SIOUX CITY -- Frozen ground has played a key role in extensive Siouxland flooding over the last week, first as being one reason waters spread over land and roads rather than soaking in, and now being both beneficial and hampering as road repairs are attempted.
Woodbury County Engineer Mark Nahra on Tuesday said 29 county road sections were closed at the height of the flooding last week, and seven roads are still closed to traffic. Two will require costly long-term repairs, as the floodwaters eroded part of the pavement on Highway 982 near Holly Springs and County Road L-37 near Danbury.
"We are asking folks' patience. We are going to get them repaired and replaced as fast as we can," said Nahra, who leads the team of Secondary Roads Department workers who work on the county's system of 1,400 miles of roads.
Danbury Mayor Michael Buth on Tuesday said the L-37 road problem caused by the Maple River means motorists now have to travel further to reach the southeast Woodbury County town.
"It is not just a one-mile detour...They are finding other ways around (the highway) for the time being. The shorter it is, the happier they will be," Buth said.
Nahra said county workers are logging numerous overtime hours, but added it is too soon to estimate the total cost to repair the roads.
He did have one estimate, for the heavily damaged highway near Holly Springs, which many people still call Old Highway 141.
"Pavement has collapsed into the hole. That is going to be about a $100,000 fix, because we are losing about half the pavement for 500 feet," Nahra said.
That repair is being held up, he said, because frozen conditions mean any asphalt pavement placed there for now won't compact properly into the ground. The flooding there came from Wolf Creek, which roughly runs north/south a mile east of Holly Springs.
The frozen ground in one way helps gravel road repairs. With temperatures still falling below freezing overnight, Nahra said county crews get started by 6 a.m. and work until about noon, when the gravel roads start thawing. But after that, workers hauling heavy gravel in trucks must back away from roads work.
"We don't want to tear up a few miles to get to a bad spot," he said.
There are other ways freezing has impacted work. Because "ditches were plugged with ice," Nahra said, water backed onto gravel roads, making for flooded portions that greatly washed out roads on both sides for about three feet.
Additionally, while the county has caches of gravel piles for usage, they are still frozen in the middle, and so Nahra said some additional gravel will have to be bought commercially.
The flooding event began on late March 13, then surged in county towns such as Hornick and Moville by the following morning. A Moville woman, Diane Pilar, on Thursday looked at flooded roadways, and said, "It is not often you see whitecaps on the highway."
A mandatory evacuation was ordered in Hornick on Thursday, after snow melt and a breached levee on the West Fork of the Little Sioux River caused extensive flooding of streets. The 225 Hornick residents were able to return home Monday after the river retreated.

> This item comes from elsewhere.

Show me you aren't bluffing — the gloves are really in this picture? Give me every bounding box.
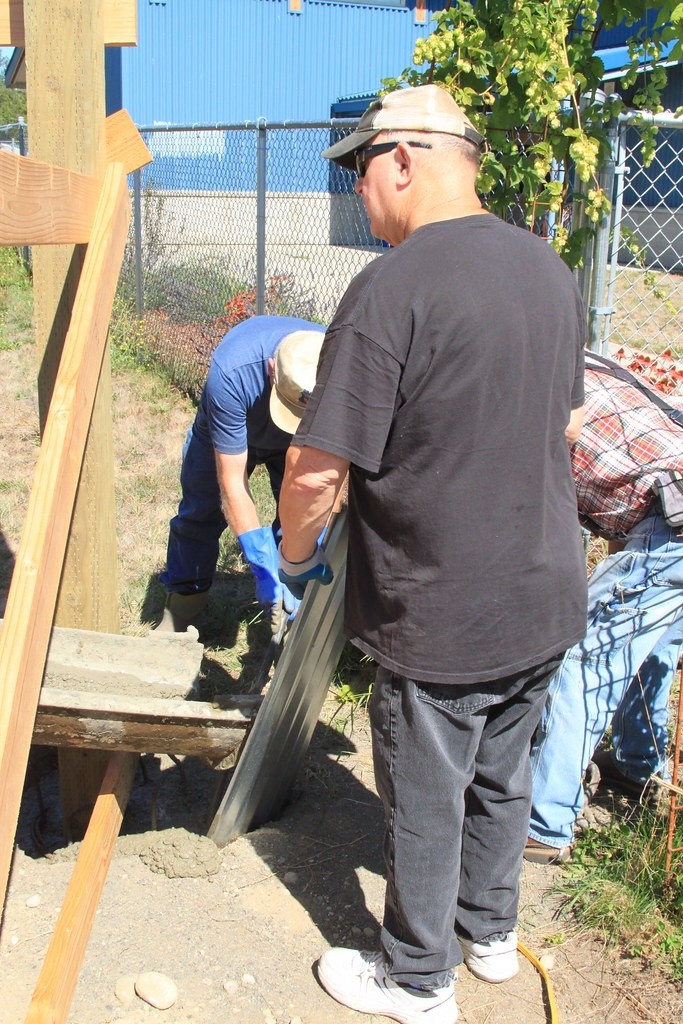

At the height of flooding, 29 road sections were closed, and Nahra had crews meeting emergency officials in varying Woodbury County spots.
"It was constantly changing, as streams came up, streams came down," he said.
One piece of rare good news is that no county bridges have been damaged. Now, Nahra is watching bridges in the area south of U.S. Highway 20, flanked by Wolf Creek to the east and West Fork Little Sioux to the west, which caused some of the worst flooding of rural county lands.
In Sioux City, the Missouri River crested at 29.7 feet early Sunday morning, just below the height the National Weather Service said marks the minor flood stage. Standing water temporarily forced the closure of Hamilton Boulevard at the Interstate 29 underpass, as well as the north and southbound exit ramps for the interstate.
Nahra praised the work by county crews, many of whom also had backed up water in their own basements. The county engineer was among them.
"When I wasn't working, I was cutting up carpeting," he said.
"They come early and work late. They have a deep sense of duty to get the roads shaped up as quickly as they can."
Krystal Folsom, of rural Hornick, said she's had to juggle driving routes since Thursday in getting around the county. Folsom rides her bicycle near Holly Springs, and knows Highway 982 will be out of commission for some time this spring, which arrives Wednesday.
She has seen lots of county crews in many places addressing trouble spots over the last week.
"I think they are on top of it," Folsom said.